**EXERCISE DIRECTIONS:** Reproduce the entries shown below only from the line with "A: Puma concolor (mountain lion)." down to the line with "genus: Circus", keeping both end lines and copying each one exactly.

(Dataset entries)
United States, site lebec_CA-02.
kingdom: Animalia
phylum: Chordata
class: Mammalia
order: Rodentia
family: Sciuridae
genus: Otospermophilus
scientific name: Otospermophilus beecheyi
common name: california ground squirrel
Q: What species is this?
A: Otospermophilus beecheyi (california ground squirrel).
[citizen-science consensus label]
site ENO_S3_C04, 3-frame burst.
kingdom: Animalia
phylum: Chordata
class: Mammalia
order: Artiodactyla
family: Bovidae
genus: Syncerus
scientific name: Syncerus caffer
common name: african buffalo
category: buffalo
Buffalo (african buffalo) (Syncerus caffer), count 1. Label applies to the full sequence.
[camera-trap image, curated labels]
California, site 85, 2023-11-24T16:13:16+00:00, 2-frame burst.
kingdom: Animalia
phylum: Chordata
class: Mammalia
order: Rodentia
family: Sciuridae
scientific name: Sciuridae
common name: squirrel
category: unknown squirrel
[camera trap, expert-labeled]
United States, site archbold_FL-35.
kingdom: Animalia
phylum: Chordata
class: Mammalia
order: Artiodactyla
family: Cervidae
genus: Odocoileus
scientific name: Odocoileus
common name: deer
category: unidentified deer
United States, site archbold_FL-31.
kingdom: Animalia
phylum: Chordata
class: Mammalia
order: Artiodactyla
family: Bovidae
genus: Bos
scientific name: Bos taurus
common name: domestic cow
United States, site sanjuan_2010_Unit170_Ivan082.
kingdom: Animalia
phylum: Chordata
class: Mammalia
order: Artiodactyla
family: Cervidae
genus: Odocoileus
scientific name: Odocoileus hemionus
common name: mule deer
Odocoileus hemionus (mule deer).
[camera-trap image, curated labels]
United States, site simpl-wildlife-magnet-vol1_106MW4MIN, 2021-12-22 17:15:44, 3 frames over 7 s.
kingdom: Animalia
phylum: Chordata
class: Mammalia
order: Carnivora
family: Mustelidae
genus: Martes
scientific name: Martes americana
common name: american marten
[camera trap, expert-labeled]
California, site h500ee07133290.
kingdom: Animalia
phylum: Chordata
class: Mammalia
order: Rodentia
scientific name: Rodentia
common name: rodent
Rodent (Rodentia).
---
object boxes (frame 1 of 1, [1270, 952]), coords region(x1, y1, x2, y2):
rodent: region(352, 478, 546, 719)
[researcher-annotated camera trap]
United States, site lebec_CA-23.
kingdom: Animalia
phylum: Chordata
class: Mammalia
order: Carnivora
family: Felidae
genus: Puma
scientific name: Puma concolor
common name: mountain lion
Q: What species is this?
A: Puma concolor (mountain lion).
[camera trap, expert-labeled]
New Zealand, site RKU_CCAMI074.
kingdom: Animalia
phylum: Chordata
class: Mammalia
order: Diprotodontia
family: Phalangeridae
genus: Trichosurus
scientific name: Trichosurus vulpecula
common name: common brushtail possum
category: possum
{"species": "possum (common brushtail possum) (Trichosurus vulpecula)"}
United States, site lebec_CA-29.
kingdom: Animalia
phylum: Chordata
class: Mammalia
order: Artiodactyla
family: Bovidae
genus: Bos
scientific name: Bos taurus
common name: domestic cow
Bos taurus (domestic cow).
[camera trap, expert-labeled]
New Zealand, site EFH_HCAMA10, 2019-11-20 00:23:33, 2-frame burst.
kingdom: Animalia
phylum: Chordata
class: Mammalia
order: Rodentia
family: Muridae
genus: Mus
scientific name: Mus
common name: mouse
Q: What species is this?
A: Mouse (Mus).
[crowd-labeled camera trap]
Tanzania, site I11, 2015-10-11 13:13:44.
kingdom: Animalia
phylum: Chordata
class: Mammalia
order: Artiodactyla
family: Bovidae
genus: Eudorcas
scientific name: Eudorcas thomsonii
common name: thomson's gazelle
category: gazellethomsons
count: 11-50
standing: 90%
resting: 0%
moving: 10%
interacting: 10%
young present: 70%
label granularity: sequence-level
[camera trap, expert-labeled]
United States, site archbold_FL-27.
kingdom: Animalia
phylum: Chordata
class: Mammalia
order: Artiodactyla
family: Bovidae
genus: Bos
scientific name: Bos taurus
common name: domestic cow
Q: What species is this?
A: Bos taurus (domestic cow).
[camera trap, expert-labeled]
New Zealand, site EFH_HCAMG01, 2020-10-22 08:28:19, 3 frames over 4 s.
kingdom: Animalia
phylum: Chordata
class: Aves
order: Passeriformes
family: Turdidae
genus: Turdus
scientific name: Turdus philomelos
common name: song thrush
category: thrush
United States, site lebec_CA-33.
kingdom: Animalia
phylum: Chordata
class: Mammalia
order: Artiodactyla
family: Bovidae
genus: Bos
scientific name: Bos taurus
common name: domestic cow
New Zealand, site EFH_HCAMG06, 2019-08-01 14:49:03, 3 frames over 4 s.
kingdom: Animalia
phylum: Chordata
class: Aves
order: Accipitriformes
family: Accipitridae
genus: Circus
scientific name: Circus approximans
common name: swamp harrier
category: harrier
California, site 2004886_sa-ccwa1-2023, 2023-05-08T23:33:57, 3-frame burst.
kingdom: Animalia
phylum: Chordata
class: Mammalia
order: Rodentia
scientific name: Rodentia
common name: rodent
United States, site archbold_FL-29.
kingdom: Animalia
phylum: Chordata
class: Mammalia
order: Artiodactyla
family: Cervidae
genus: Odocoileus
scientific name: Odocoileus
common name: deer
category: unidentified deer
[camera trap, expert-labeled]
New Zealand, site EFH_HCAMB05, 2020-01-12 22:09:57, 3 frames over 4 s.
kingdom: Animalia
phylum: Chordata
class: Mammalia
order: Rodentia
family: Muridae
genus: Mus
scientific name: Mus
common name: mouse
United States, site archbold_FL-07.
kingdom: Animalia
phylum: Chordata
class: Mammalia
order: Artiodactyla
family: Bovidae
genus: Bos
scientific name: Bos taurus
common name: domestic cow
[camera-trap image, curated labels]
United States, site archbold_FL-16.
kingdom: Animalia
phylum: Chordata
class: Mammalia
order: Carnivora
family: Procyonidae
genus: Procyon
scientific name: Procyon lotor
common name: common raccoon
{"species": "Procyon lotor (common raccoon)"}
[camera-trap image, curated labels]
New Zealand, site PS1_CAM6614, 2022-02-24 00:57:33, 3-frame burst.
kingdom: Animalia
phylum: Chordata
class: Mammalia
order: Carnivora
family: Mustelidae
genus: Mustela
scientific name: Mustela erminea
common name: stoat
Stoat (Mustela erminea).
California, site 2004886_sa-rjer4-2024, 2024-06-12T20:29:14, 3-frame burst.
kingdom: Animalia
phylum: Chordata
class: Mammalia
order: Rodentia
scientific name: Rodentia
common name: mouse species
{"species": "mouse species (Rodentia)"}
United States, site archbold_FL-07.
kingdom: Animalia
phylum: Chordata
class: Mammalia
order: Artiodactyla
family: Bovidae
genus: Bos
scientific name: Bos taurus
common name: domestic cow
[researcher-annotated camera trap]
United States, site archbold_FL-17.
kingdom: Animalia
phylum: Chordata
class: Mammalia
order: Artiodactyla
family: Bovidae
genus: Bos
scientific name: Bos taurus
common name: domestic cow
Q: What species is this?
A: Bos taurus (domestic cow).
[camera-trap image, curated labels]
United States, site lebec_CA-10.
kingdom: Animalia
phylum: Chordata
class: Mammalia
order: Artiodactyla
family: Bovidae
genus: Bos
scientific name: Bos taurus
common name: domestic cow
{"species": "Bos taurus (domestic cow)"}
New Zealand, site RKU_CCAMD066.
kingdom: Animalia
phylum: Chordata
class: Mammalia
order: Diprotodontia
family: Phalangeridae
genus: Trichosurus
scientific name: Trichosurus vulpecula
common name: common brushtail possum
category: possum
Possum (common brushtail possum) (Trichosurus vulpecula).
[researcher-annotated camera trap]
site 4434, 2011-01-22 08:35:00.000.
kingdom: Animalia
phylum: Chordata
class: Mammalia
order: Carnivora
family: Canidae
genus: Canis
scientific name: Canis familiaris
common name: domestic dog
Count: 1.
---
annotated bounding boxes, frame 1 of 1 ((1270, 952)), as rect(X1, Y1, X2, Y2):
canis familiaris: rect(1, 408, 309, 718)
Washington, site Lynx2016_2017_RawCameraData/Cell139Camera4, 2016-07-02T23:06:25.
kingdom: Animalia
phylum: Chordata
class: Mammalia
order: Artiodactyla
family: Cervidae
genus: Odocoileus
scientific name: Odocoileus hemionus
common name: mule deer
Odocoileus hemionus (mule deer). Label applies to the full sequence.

**THE ANSWER:**
A: Puma concolor (mountain lion).
[camera trap, expert-labeled]
New Zealand, site RKU_CCAMI074.
kingdom: Animalia
phylum: Chordata
class: Mammalia
order: Diprotodontia
family: Phalangeridae
genus: Trichosurus
scientific name: Trichosurus vulpecula
common name: common brushtail possum
category: possum
{"species": "possum (common brushtail possum) (Trichosurus vulpecula)"}
United States, site lebec_CA-29.
kingdom: Animalia
phylum: Chordata
class: Mammalia
order: Artiodactyla
family: Bovidae
genus: Bos
scientific name: Bos taurus
common name: domestic cow
Bos taurus (domestic cow).
[camera trap, expert-labeled]
New Zealand, site EFH_HCAMA10, 2019-11-20 00:23:33, 2-frame burst.
kingdom: Animalia
phylum: Chordata
class: Mammalia
order: Rodentia
family: Muridae
genus: Mus
scientific name: Mus
common name: mouse
Q: What species is this?
A: Mouse (Mus).
[crowd-labeled camera trap]
Tanzania, site I11, 2015-10-11 13:13:44.
kingdom: Animalia
phylum: Chordata
class: Mammalia
order: Artiodactyla
family: Bovidae
genus: Eudorcas
scientific name: Eudorcas thomsonii
common name: thomson's gazelle
category: gazellethomsons
count: 11-50
standing: 90%
resting: 0%
moving: 10%
interacting: 10%
young present: 70%
label granularity: sequence-level
[camera trap, expert-labeled]
United States, site archbold_FL-27.
kingdom: Animalia
phylum: Chordata
class: Mammalia
order: Artiodactyla
family: Bovidae
genus: Bos
scientific name: Bos taurus
common name: domestic cow
Q: What species is this?
A: Bos taurus (domestic cow).
[camera trap, expert-labeled]
New Zealand, site EFH_HCAMG01, 2020-10-22 08:28:19, 3 frames over 4 s.
kingdom: Animalia
phylum: Chordata
class: Aves
order: Passeriformes
family: Turdidae
genus: Turdus
scientific name: Turdus philomelos
common name: song thrush
category: thrush
United States, site lebec_CA-33.
kingdom: Animalia
phylum: Chordata
class: Mammalia
order: Artiodactyla
family: Bovidae
genus: Bos
scientific name: Bos taurus
common name: domestic cow
New Zealand, site EFH_HCAMG06, 2019-08-01 14:49:03, 3 frames over 4 s.
kingdom: Animalia
phylum: Chordata
class: Aves
order: Accipitriformes
family: Accipitridae
genus: Circus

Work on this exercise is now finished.